A deflationary thunderclap from Europe would not be the first.  The American government did not rescue Lehman Brothers in 2008.  Just six months before, Bear Stearns was ushered down the aisle by shotgun and wedded to JP Morgan which, while involuntary, was better than dismemberment by wild animals.  Instead, Lehman was allowed to meet that fate, with losses of 70% to 80% to its unhappy creditors.  Not since the 1930s was a systemically important American financial institution valued by autopsy.  That recalled the famous “Liquidate, liquidate, liquidate” advice of Andrew Mellon to Herbert Hoover. In 1931, such policies contributed to the Great Depression, which in turn contributed to the eventual demise of the deflationary gold standard, and the secular turn to more inflation.  We will return to that inflation later.

 

The logic of the American government’s abandonment of Lehman was punishment of moral hazard.  Such conviction lasted three days, until the collateral calls following the Lehman insolvency caused the same government to bail out AIG.  Their successors in the Obama Administration have said clearly that there shall be no more Lehmans.  This is the avowed indemnification in which the markets now believe. 

 

Alan Greenspan thus has his revenge.  The former Federal Reserve chairman has been derided for his rescue of financial markets when Russia and Long Term Capital defaulted in 1998.  The low rates that followed are held responsible for a massive housing bubble, in general congealing to the “Greenspan Put,” the idea that risk takers could, well, take risk, since the central bank would bail them out if it busted badly enough.
* * *
According to the passage on the Lehman Brothers failure, how long did the American government's conviction about punishing moral hazard last? The material on this page plays no part in the work.

### Material:
* * *
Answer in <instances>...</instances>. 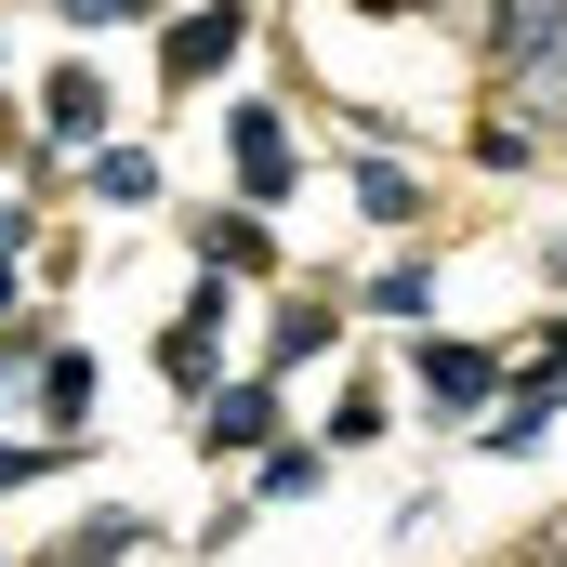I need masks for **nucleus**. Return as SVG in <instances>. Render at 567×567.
* * *
### Response to the exercise:
It lasted three days, until the collateral calls after the Lehman insolvency led the government to bail out AIG.